Xavier demorou cinco anos até montar sua própria equipe e o laboratório de que precisava para retomar o ritmo de trabalho que desejava. “Se ficar sozinho, está perdido”, ele conclui. “Network é tudo.” Por meio de testes em galinhas e em codornas, ele verificou que a ação do ácido retinoico, por sua vez, era regulada pela enzima RALDH2. “Detalhei o que e quando acontecia”, diz. Ele não parou mais de aproveitar os estudos sobre outros animais – vermes marinhos, escargots, lagostas e outros – para examinar os processos evolutivos de formação do coração e, a partir de 2010, quando se mudou para o LNBio, continuou a produzir linhagens de animais transgênicos, a maioria sob encomenda, para experimentos de outros pesquisadores e de seu próprio grupo. Incapaz de se aquietar, em agosto ele percorreu outra vez a chapada do Araripe, no Ceará, em busca de fósseis de peixes com idade média de 120 milhões de anos que, examinados por tomografia, poderiam revelar um pouco mais da evolução do coração.
Projeto
Evolução e desenvolvimento das câmaras cardíacas (nº 06/50843-0); Modalidade Auxílio à Pesquisa – Regular; Pesquisador responsável José Xavier Neto (LNBio); Investimento R$ 311.558,83 (FAPESP).
Artigos científicos
SIMÕES-COSTA M. S. et al. The evolutionary origin of cardiac chambers. Developmental Biology. v. 277, n. 1, p. 1-15. 2005.
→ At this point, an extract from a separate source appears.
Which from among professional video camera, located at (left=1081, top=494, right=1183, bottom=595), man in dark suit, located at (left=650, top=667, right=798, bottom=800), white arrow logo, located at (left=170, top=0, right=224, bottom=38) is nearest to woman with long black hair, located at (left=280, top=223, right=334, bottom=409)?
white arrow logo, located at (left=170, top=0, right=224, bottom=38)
MOSS, J. B. et al. Dynamic patterns of retinoic acid synthesis and response in the developing mammalian heart. Developmental Biology. v. 199, p. 55-71. 1998.
WAXMAN, J. S. et al. Hoxb5b acts downstream of retinoic acid signaling in the forelimb field to restrict heart field potential in zebrafish. Developmental Biology. v. 15, n. 6, p. 923-34.
YELON D. e STAINIER, D.Y. Pattern formation: swimming in retinoic acid. Current Biology. v. 12, n. 20, p. 707-9.